■ Aim of the exercise
Repeat all of the records verbatim.

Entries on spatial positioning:

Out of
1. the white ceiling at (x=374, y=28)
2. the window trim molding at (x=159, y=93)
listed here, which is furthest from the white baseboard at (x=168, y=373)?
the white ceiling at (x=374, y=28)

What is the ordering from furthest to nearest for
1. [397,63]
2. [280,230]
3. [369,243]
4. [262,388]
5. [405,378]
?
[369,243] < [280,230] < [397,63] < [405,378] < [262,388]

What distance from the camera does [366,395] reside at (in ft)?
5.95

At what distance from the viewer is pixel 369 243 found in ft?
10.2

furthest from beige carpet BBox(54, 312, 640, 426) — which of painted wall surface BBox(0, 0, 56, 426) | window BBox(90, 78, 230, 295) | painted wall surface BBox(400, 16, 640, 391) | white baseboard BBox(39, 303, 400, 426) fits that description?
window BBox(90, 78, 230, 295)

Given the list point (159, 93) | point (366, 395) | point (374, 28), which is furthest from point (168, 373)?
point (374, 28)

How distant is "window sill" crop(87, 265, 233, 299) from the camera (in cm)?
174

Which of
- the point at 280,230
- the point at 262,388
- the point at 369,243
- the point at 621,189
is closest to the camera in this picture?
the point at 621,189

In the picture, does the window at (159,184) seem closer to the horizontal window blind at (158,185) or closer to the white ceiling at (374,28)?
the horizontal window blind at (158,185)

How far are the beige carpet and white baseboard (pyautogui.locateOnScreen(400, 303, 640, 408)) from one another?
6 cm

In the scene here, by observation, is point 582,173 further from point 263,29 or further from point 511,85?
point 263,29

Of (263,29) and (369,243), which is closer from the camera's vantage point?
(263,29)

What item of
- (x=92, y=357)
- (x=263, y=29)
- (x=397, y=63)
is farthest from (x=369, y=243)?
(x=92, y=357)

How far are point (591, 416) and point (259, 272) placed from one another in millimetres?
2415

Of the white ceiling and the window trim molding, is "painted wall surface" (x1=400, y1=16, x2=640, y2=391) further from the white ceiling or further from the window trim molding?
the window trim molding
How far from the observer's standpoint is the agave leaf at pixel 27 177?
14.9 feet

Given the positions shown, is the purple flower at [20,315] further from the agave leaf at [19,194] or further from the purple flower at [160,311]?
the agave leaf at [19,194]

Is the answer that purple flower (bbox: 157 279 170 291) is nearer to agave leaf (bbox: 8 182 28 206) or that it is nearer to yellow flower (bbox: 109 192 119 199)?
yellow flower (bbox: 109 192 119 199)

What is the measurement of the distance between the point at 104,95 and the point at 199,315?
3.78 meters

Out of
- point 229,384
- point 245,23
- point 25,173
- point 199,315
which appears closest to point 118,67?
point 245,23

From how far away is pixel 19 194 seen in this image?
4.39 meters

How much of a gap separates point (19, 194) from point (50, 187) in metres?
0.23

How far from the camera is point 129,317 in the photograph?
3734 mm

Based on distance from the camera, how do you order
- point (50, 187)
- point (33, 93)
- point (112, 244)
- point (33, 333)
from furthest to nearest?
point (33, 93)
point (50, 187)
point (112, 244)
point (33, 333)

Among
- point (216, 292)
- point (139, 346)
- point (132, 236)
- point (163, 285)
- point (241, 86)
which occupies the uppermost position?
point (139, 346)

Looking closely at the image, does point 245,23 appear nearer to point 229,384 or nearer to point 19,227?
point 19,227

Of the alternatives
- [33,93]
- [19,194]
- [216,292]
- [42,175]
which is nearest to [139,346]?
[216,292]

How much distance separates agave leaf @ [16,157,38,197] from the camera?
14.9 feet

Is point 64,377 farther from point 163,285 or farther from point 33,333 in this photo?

■ Solution for this exercise
Out of
1. the white ceiling at (x=374, y=28)
2. the window trim molding at (x=159, y=93)
listed here, which is furthest from the white baseboard at (x=168, y=373)?
the white ceiling at (x=374, y=28)

What is the ordering from furthest to nearest for
1. [397,63]
2. [280,230]
3. [369,243]
4. [262,388]
5. [405,378]
?
[369,243] < [280,230] < [397,63] < [405,378] < [262,388]

What distance from the camera does [366,395] reside at (in ft)?
5.95

At what distance from the viewer is pixel 369 243 found in ft?
10.2

furthest from beige carpet BBox(54, 312, 640, 426) — which of painted wall surface BBox(0, 0, 56, 426) | window BBox(90, 78, 230, 295) | painted wall surface BBox(400, 16, 640, 391) | white baseboard BBox(39, 303, 400, 426) fits that description?
window BBox(90, 78, 230, 295)

Given the list point (159, 93) | point (366, 395) | point (374, 28), which is furthest from point (168, 373)?
point (374, 28)

How distant is "window sill" crop(87, 265, 233, 299) from the camera (in cm)?
174

Which of
- the point at 280,230
- the point at 262,388
- the point at 369,243
- the point at 621,189
is closest to the camera in this picture?
the point at 621,189

In the picture, does the window at (159,184) seem closer to the horizontal window blind at (158,185) or closer to the white ceiling at (374,28)?
the horizontal window blind at (158,185)

How far are the beige carpet and white baseboard (pyautogui.locateOnScreen(400, 303, 640, 408)) from one another?
6 cm

In the scene here, by observation, is point 582,173 further from point 263,29 or further from point 511,85?
point 263,29

Of (263,29) and (369,243), which is closer from the camera's vantage point?
(263,29)

What item of
- (x=92, y=357)
- (x=263, y=29)
- (x=397, y=63)
is farthest from (x=369, y=243)?
(x=92, y=357)

How far are point (591, 416) and point (259, 272) placed from one another in millimetres?
2415

Of the white ceiling and the window trim molding, is "painted wall surface" (x1=400, y1=16, x2=640, y2=391) further from the white ceiling or further from the window trim molding?
the window trim molding
How far from the observer's standpoint is the agave leaf at pixel 27 177?
14.9 feet

Given the positions shown, is the purple flower at [20,315] further from the agave leaf at [19,194] or further from the purple flower at [160,311]?
the agave leaf at [19,194]

Is the answer that purple flower (bbox: 157 279 170 291) is nearer to agave leaf (bbox: 8 182 28 206) or that it is nearer to yellow flower (bbox: 109 192 119 199)?
yellow flower (bbox: 109 192 119 199)

What is the measurement of the distance between the point at 104,95 and the point at 199,315?
3.78 meters

Out of
- point 229,384
- point 245,23
- point 25,173
- point 199,315
which appears closest to point 118,67?
point 245,23

From how far away is pixel 19 194 seen in this image?
4.39 meters

How much of a gap separates point (19, 194) from point (50, 187) in metres?
0.23

How far from the camera is point 129,317 in the photograph?
3734 mm

Based on distance from the camera, how do you order
- point (50, 187)
- point (33, 93)
- point (112, 244)
- point (33, 333)
from furthest to nearest?
point (33, 93)
point (50, 187)
point (112, 244)
point (33, 333)

Among
- point (216, 292)
- point (139, 346)
- point (132, 236)
- point (163, 285)
- point (241, 86)
which occupies the uppermost position?
point (139, 346)

Looking closely at the image, does point 245,23 appear nearer to point 229,384 or nearer to point 19,227?
point 19,227

Of the alternatives
- [33,93]
- [19,194]
- [216,292]
- [42,175]
which is nearest to [139,346]?
[216,292]

How much distance separates agave leaf @ [16,157,38,197] from the camera?
14.9 feet

Is point 64,377 farther from point 163,285 or farther from point 33,333 in this photo?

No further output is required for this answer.